[YOUR INSTRUCTIONS]:
In the data that follows, find the line containing "In distance order"; then quote that line and every line after it, exactly, through the last one.

------------------------------------------------------------------------

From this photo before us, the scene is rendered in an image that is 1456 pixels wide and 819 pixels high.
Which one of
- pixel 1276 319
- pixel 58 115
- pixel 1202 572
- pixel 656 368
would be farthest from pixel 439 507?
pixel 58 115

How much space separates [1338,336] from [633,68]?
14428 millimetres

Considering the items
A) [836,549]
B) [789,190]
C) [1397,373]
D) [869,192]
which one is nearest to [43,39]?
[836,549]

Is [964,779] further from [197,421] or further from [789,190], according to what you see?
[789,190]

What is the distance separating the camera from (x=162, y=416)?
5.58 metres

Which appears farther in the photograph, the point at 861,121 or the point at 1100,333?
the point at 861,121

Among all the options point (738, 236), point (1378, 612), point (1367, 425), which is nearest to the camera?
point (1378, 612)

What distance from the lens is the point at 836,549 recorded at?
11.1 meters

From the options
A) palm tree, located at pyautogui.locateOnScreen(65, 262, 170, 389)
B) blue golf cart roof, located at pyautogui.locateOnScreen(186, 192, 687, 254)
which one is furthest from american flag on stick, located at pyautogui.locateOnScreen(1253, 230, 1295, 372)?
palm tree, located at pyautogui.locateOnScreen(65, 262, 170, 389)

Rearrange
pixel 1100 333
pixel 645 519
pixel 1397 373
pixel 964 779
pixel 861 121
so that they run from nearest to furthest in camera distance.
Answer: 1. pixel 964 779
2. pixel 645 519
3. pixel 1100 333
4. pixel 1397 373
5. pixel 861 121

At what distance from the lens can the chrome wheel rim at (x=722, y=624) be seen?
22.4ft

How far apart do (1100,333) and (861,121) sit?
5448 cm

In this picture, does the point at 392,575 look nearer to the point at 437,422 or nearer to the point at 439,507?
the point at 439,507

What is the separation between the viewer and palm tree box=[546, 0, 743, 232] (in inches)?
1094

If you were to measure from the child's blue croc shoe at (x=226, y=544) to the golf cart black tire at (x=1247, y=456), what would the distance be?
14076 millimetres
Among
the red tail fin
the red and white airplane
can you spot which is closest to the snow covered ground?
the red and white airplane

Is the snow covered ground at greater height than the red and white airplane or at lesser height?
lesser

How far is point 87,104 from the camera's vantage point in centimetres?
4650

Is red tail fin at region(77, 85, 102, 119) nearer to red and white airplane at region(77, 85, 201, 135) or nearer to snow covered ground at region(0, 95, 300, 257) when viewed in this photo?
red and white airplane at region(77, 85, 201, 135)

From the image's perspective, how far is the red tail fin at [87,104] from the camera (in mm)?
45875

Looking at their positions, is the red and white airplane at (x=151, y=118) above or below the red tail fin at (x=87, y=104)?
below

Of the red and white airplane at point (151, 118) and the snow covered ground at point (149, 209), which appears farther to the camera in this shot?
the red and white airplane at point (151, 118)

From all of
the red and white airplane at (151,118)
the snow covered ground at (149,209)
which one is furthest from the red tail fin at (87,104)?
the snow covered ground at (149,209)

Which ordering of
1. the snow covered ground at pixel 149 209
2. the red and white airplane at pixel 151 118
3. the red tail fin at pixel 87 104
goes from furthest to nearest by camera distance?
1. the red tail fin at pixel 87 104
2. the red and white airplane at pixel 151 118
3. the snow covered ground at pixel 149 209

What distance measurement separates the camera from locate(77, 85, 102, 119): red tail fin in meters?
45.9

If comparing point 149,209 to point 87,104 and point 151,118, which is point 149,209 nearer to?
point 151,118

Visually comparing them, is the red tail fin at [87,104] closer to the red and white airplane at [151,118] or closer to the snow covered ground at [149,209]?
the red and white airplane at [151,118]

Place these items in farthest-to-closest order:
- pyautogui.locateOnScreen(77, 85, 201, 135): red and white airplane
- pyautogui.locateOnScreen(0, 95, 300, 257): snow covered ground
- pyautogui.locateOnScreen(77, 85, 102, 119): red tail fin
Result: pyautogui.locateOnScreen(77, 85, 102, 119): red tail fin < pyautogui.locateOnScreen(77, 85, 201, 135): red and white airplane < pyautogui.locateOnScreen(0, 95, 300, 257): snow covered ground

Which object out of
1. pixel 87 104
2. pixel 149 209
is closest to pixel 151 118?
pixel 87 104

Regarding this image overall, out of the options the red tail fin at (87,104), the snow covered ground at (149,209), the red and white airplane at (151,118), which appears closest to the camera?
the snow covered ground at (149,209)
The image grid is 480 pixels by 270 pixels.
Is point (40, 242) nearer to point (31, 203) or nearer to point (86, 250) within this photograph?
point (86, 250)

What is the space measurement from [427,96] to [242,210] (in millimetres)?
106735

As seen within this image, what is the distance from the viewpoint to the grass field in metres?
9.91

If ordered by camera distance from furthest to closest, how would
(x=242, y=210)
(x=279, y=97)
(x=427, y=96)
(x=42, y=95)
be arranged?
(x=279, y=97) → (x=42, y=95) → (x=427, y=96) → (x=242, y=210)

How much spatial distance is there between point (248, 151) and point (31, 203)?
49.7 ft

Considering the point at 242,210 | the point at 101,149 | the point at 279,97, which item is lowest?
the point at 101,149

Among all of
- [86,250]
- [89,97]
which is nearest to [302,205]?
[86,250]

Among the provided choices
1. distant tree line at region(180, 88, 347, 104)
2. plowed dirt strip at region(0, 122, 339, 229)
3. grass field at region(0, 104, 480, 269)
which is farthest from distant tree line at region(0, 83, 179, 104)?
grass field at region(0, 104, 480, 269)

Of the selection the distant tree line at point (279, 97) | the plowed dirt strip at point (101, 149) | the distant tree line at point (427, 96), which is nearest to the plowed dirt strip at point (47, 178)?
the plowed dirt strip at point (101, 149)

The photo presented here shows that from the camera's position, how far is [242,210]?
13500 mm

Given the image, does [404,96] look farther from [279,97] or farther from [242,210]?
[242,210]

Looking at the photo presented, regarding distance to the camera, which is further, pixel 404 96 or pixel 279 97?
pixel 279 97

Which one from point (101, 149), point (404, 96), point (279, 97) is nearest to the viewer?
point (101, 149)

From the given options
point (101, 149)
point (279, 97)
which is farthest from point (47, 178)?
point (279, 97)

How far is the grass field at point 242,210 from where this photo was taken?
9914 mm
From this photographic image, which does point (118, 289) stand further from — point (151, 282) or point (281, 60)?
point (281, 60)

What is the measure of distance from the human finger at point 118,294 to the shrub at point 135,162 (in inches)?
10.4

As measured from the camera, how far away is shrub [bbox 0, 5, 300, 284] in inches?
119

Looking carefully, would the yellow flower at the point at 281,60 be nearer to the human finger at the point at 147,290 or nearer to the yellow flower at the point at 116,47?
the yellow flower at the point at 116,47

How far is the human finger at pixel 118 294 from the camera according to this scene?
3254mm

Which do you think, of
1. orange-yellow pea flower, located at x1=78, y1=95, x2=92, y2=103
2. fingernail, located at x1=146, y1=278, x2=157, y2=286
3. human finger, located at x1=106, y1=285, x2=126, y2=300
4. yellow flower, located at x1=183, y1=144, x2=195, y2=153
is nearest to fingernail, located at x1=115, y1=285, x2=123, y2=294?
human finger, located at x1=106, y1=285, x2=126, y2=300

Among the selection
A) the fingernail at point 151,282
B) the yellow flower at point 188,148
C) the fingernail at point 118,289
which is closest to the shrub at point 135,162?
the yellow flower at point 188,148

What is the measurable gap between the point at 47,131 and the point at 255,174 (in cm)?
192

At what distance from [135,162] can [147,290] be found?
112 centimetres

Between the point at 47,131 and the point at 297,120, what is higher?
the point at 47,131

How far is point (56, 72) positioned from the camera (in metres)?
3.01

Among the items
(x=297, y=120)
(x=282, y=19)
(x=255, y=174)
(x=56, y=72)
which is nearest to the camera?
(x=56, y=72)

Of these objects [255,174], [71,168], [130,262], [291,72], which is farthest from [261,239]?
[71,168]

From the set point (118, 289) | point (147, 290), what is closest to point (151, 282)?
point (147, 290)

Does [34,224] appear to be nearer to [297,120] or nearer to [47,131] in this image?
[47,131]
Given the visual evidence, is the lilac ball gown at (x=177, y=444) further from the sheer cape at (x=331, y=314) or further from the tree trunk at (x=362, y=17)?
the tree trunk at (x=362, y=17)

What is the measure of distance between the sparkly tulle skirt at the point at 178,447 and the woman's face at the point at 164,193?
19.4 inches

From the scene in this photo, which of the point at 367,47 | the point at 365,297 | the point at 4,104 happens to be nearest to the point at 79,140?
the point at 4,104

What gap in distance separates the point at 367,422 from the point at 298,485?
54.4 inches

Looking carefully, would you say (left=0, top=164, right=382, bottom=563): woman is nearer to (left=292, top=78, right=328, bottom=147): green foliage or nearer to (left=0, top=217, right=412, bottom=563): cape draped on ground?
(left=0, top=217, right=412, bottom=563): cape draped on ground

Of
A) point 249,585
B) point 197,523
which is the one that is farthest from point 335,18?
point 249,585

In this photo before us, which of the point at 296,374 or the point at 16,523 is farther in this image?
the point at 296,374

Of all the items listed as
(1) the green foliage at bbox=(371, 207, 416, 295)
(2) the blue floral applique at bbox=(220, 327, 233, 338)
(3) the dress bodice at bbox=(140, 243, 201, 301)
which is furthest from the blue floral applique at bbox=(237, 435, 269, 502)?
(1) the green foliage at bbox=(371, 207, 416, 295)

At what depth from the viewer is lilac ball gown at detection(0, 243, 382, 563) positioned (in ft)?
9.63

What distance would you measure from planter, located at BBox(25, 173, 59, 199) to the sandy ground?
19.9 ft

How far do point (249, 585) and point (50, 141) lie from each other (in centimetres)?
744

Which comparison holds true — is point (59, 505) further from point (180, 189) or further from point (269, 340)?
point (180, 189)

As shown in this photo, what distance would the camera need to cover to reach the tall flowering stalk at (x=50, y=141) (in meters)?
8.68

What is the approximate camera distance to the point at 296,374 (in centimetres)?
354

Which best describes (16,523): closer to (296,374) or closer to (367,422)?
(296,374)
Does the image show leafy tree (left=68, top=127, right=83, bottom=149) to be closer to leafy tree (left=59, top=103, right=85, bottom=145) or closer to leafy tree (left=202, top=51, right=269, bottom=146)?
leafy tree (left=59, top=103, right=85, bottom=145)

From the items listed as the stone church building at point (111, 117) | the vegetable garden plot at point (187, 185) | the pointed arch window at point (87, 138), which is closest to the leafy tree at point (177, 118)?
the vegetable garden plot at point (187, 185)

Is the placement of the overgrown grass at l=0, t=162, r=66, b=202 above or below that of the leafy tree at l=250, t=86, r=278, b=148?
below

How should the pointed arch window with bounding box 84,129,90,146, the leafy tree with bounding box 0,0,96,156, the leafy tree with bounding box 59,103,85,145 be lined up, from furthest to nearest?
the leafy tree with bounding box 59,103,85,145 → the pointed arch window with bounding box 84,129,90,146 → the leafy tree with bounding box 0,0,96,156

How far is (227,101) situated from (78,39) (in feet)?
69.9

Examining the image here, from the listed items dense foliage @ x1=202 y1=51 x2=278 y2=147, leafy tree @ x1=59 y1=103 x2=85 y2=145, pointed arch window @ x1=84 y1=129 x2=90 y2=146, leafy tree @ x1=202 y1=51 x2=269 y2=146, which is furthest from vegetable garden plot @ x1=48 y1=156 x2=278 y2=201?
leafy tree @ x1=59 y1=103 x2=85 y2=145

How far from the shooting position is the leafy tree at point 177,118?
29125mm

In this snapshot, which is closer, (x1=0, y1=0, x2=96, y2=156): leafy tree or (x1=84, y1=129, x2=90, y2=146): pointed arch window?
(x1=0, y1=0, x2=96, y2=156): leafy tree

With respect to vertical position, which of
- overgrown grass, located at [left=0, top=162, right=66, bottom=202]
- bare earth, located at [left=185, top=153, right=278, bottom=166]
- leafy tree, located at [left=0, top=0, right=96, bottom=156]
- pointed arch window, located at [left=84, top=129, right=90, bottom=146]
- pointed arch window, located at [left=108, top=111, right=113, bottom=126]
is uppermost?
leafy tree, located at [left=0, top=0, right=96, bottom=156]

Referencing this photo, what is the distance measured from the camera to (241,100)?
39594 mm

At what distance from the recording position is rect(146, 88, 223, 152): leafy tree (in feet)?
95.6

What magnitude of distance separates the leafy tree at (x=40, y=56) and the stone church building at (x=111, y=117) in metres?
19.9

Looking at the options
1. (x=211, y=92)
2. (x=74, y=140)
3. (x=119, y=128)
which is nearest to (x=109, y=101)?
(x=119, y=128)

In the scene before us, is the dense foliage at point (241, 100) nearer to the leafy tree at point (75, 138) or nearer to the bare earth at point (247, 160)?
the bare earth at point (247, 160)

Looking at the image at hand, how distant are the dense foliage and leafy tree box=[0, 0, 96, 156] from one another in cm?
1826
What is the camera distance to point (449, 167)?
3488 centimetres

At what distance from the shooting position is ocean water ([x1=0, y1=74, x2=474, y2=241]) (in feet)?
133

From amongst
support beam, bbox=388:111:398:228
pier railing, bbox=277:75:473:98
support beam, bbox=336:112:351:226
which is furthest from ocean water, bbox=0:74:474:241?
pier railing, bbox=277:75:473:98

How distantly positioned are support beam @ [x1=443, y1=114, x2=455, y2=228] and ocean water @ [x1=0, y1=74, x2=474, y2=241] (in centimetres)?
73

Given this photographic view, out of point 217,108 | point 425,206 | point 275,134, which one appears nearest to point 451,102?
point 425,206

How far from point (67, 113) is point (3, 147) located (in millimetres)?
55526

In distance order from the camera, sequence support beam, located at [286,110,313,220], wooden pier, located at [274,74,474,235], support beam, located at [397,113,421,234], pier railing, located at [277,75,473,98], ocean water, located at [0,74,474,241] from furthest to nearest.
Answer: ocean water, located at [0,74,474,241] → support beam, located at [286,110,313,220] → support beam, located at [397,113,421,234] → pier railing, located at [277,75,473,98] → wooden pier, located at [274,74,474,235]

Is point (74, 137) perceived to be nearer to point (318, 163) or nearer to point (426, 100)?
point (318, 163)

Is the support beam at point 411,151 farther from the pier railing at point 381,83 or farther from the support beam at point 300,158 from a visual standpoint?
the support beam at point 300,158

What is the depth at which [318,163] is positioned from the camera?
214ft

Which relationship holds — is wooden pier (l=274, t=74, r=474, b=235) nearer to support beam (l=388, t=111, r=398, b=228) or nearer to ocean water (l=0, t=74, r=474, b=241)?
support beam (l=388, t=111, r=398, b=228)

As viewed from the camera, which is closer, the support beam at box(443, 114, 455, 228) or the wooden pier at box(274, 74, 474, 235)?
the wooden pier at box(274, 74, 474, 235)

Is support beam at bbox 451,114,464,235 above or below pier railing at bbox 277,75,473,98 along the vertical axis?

------------------------------------------------------------------------

[OUTPUT OF THE TASK]:
In distance order from the camera, sequence support beam, located at [286,110,313,220], wooden pier, located at [274,74,474,235], support beam, located at [397,113,421,234], pier railing, located at [277,75,473,98], ocean water, located at [0,74,474,241] from furthest to nearest.
Answer: ocean water, located at [0,74,474,241] → support beam, located at [286,110,313,220] → support beam, located at [397,113,421,234] → pier railing, located at [277,75,473,98] → wooden pier, located at [274,74,474,235]

Is point (74, 137) perceived to be nearer to point (318, 163) or nearer to point (426, 100)?
point (318, 163)

Is the support beam at point 411,151 farther from the pier railing at point 381,83 or farther from the support beam at point 300,158 from a visual standpoint?
the support beam at point 300,158

What is the depth at which [318,163] is positioned from the camera?
214ft

Which relationship holds — is wooden pier (l=274, t=74, r=474, b=235) nearer to support beam (l=388, t=111, r=398, b=228) or nearer to ocean water (l=0, t=74, r=474, b=241)?
support beam (l=388, t=111, r=398, b=228)

As viewed from the camera, which is closer, the support beam at box(443, 114, 455, 228) or the wooden pier at box(274, 74, 474, 235)?
the wooden pier at box(274, 74, 474, 235)

Is support beam at bbox 451,114,464,235 above or below pier railing at bbox 277,75,473,98 along the vertical axis?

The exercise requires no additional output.